And because we all know those workings so well (embedded via years of invisible labor, deliberate cloaking, and silent consent), we can come together and (almost) celebrate the figure of the “poet” (handler of an “aesthetic probe”) as a tragicomic repercussion of the historical denigration of the poet’s “role” in U.S. society. The figure of the poet, in other words, claims its true efficacy in calling for what it otherwise cannot manage effectively. Poetry, as “aesthetic probe,” might also be a dud warhead.

To “draw away from our poetics” is indeed to deprive ourselves of all we have left. But it remains to be seen whether what we have left is, after all, enough.

Escaping poetry is not a rejection of the claims poets might make (on behalf of poetry) for greater, more sustained, and ideally more relevant political involvement. Rather the escape implicit to arguing out of poetry is tantamount to seeking elsewhere the manner and means of poetic activity, to issuing a public and personal cry of ‘enough’ (small ‘e’) not only to the architects of war and global domination but also to the tantalizing appeals of poets guarding poetic purpose and legitimacy in the guise of “alternative ways.”

To escape poetry is to model one’s daily life on different patterns—of recovery, distribution, and circulation—rather than perpetuate the exhausted urgency of “our own poetics.” True, art is a “necessary response to crisis,” and the relevance of today’s writers (as bloggers, list-servants, site custodians, whatever) may turn on the same claims (and calls) made by poets in defense of aesthetic and political relevance.

But what poets and anti- or post-poets might share these days is a mutual commitment to action and relevance that really has little to do, finally, with poetry or poetics, at all.

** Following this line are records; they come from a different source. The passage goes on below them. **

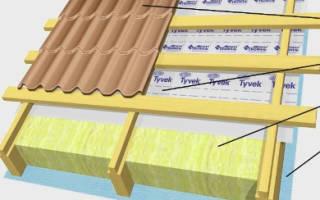 Клеящие ленты тайвек tyvek для пароизоляции и гидроизоляции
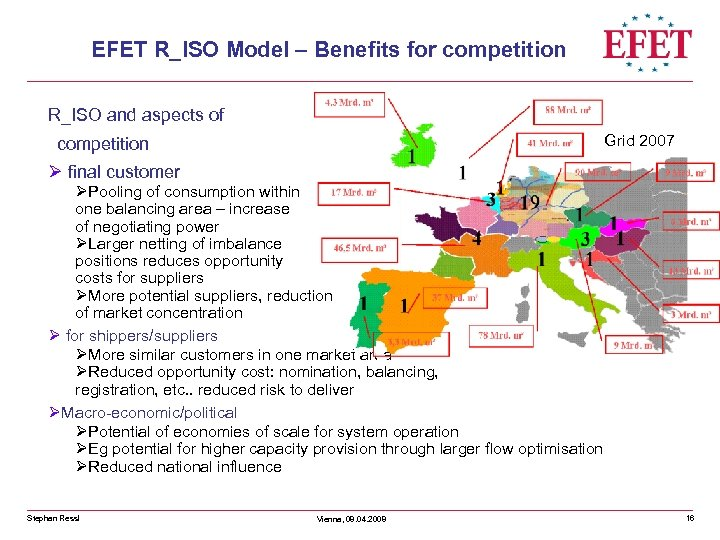 EFET R_ISO Model – Benefits for competition R_ISO and aspects of Grid 2007 competition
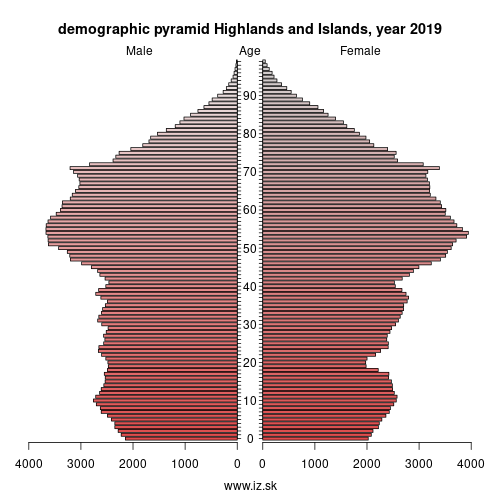 demographic pyramid UKM6 Highlands and Islands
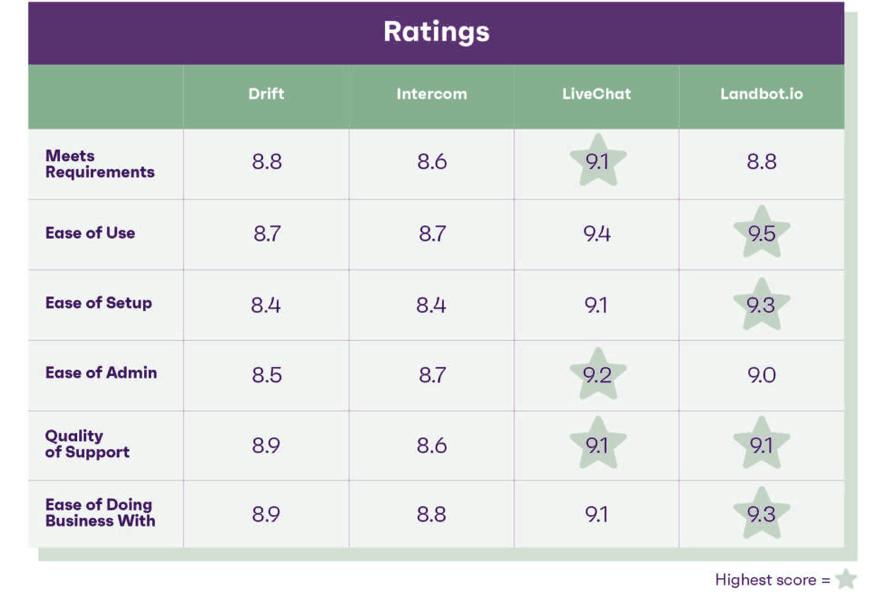 best chat sofware G2 rating drift, intercom, livechat, landbot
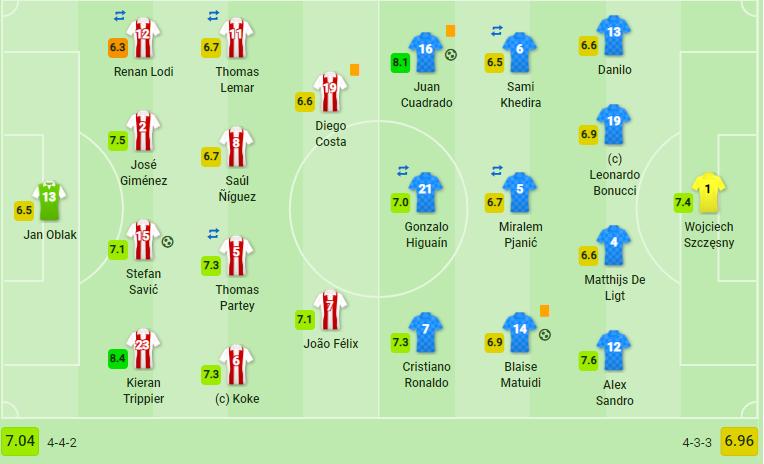 Bỏ lỡ cơ hội mười mươi, Higuain khiến Juve mất điểm đáng tiếc trước Atletico - Bóng Đá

The social truth of ‘poetic thinking,’ in other words, resides in consequences no longer reducible to language games and resistant formalism, however well such games and forms might manage the real in relation to even the woolliest political propaganda (e.g., Controlling Interest vs. the Bush-Fox News Machine).

Poetic activity has achieved movement status lately not in the pursuit of “forms” of response, but in the networking of groups and individuals beyond traditional categories of genre, place, time, nation, and, in some cases, language. Blogs, for one, are residual exemplars of that momentum, that movement.

Thus the true poet these days writes little (poetry), communicates much (data, interpretation), and trades in the urgency of formal accountability (“aesthetic probing”) for the network-force of recovery and circulation.

I love the way poetry encodes its own escape routes, and following them (paths of resistance, circulation) means giving up poetry along the way.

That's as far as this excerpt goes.